Only the pictures are to be left out; set down the rest of the records exactly.

►

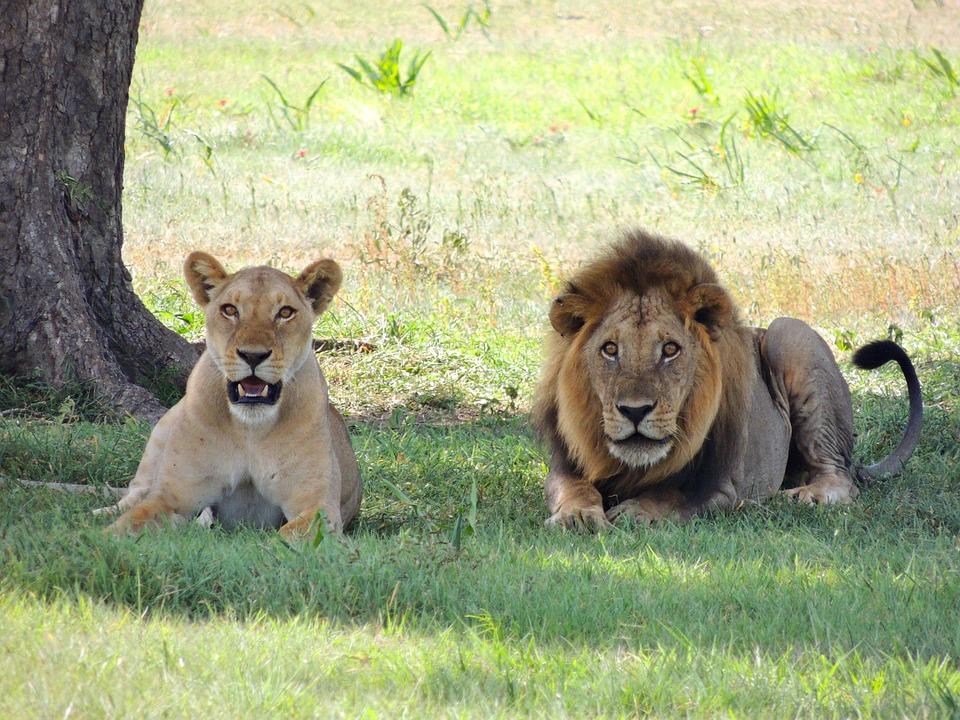 تعرفوا على أجمل الأماكن السياحية في تنزانيا 20161128-174145962053279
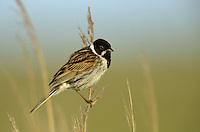 Rohrammer, Männchen im Schilf, Rohr-Ammer, Emberiza schoeniclus, reed bunting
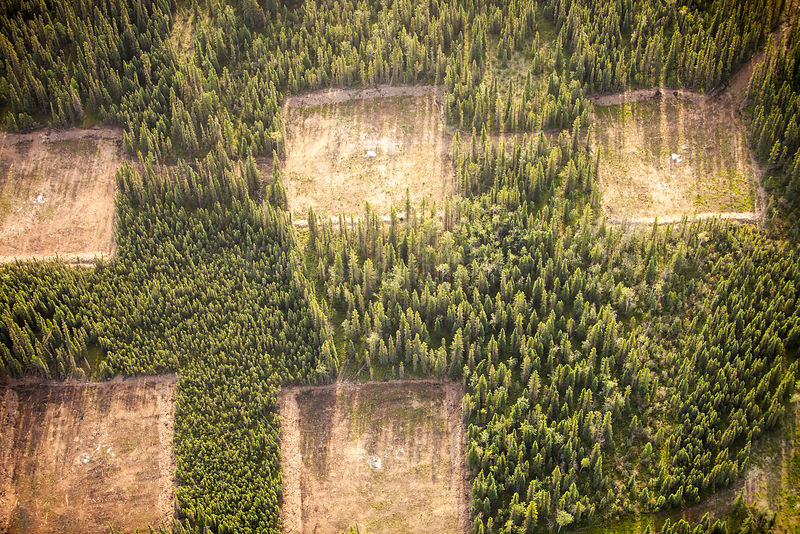 Boreal forest trees clear felled to make way for a new tar sands mine north of Fort McMurray, Alberta, Canada. The tar sands ...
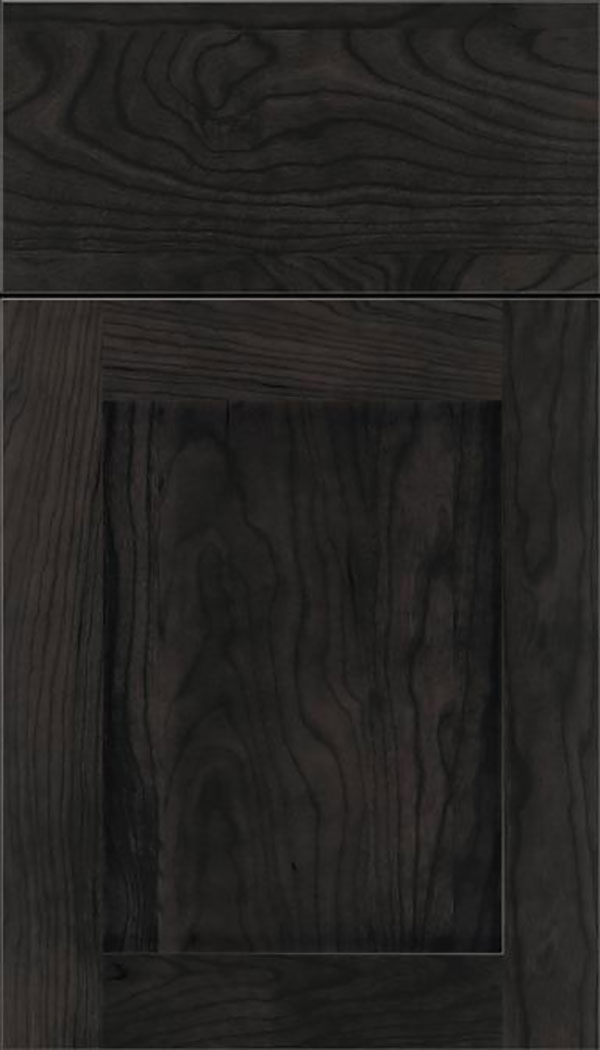 Salem Cherry shaker cabinet door in Charcoal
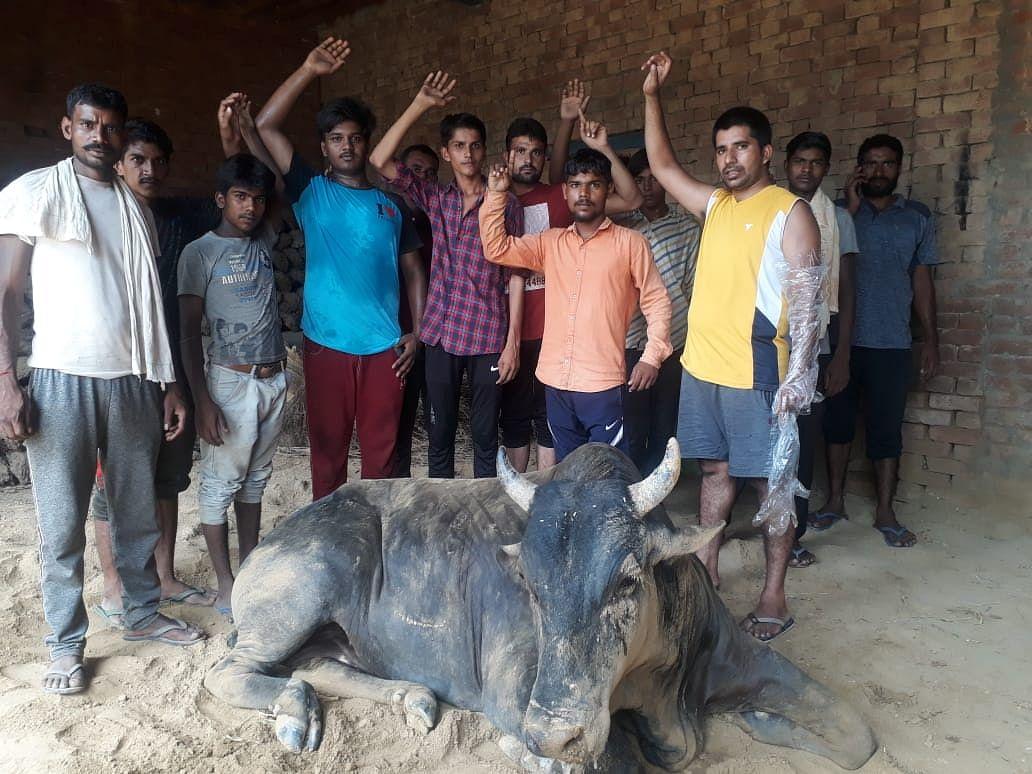 कटीले तारों में फंसकर बेसहारा गोवंश हुआ जख्मी, ग्रामीणों ने किया हंगामा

◄

Reply:
 تعرفوا على أجمل الأماكن السياحية في تنزانيا 20161128-174145962053279
 Rohrammer, Männchen im Schilf, Rohr-Ammer, Emberiza schoeniclus, reed bunting
 Boreal forest trees clear felled to make way for a new tar sands mine north of Fort McMurray, Alberta, Canada. The tar sands ...
 Salem Cherry shaker cabinet door in Charcoal
 कटीले तारों में फंसकर बेसहारा गोवंश हुआ जख्मी, ग्रामीणों ने किया हंगामा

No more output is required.